Performance. We evaluated the performance of \(\mathsf {\mathsf {\textsf{Plover}} \text {-}\mathsf {\textsf{RLWE}} }\) on a Ryzen Pro 7 5850U (16CPU threads at 3 GHz), boost disabled, and running Manjaro 22.1. The results are provided in Table 2 and Fig. 6. The reference implementation instantiates the parameter set from Table 1 such that \(\lceil \log q\rceil = 41\), as it is optimal for the number of possible queries for \(n=2048\) and \(\kappa =128\). Other parameter sets perform very similarly since – performance-wise – only the encoding differs between them.

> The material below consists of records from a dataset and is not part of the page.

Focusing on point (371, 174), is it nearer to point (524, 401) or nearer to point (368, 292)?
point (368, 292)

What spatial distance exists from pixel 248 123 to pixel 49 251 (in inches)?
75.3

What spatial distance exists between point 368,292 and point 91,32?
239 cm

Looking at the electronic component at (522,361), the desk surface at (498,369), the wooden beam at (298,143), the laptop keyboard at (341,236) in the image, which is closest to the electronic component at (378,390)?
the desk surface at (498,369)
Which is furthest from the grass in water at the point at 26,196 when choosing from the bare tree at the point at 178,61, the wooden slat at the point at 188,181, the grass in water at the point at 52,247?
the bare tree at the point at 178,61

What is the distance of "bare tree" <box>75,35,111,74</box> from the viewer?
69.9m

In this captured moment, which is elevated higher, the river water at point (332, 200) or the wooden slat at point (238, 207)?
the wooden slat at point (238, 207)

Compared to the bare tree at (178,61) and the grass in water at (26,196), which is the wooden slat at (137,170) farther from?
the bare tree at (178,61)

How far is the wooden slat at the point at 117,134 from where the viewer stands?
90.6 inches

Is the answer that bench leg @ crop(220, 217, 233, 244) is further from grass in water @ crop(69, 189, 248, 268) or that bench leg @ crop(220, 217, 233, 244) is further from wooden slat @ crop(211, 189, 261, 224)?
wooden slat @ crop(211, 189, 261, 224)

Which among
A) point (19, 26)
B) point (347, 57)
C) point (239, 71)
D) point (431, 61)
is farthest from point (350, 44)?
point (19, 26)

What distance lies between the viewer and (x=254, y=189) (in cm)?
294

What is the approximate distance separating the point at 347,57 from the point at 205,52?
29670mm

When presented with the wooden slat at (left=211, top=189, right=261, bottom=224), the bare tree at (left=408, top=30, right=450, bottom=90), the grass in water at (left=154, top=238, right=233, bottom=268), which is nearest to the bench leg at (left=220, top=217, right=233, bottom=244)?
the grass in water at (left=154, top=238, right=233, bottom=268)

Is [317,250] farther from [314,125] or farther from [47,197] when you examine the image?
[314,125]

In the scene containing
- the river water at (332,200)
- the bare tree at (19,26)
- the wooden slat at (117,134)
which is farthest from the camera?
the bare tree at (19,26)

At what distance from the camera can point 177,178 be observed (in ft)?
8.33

The implementation packages parameters for d shares, \(d\in \{1, 2, 4, 8, 16, 32\}\), and the distributions \(\mathcal {D}_{\textsf{sk}} \) and \(\mathcal {D}_{\textsf{pert}} \) are sums of uniforms \(\textsc {SU}(u_\textsf{sk}, d\cdot \mathsf {\textsf{rep} _\textsf{sk}}) \) and \(\textsc {SU}(u_\textsf{pert}, d\cdot \mathsf {\textsf{rep} _\textsf{pert}}) \) with \(\textsf{rep}:= \mathsf {\textsf{rep} _\textsf{sk}} = \mathsf {\textsf{rep} _\textsf{pert}} \in \{2, 4, 8\}\) a function of d. \(u_\textsf{sk} \) and \(u_\textsf{pert} \) are chosen as to achieve a standard deviation close to \(\sigma _\textsf{sk} \) and \(\sigma _\textsf{pert} \). \(\mathsf {\mathsf {\textsf{Plover}} \text {-}\mathsf {\textsf{RLWE}} }\) has performance very similar to \(\textsf{Raccoon}\); in particular, we observe a (quasi-)linear increase in the execution times and stack usage of our functions with d, which makes the use of a high masking order practical. For instance, \(\mathsf {\mathsf {\textsf{Plover}} \text {-}\mathsf {\textsf{RLWE}} }\) masked with a number of shares \(d=8\) still performs better than Dilithium masked with \(d=2\) [29, Table 6].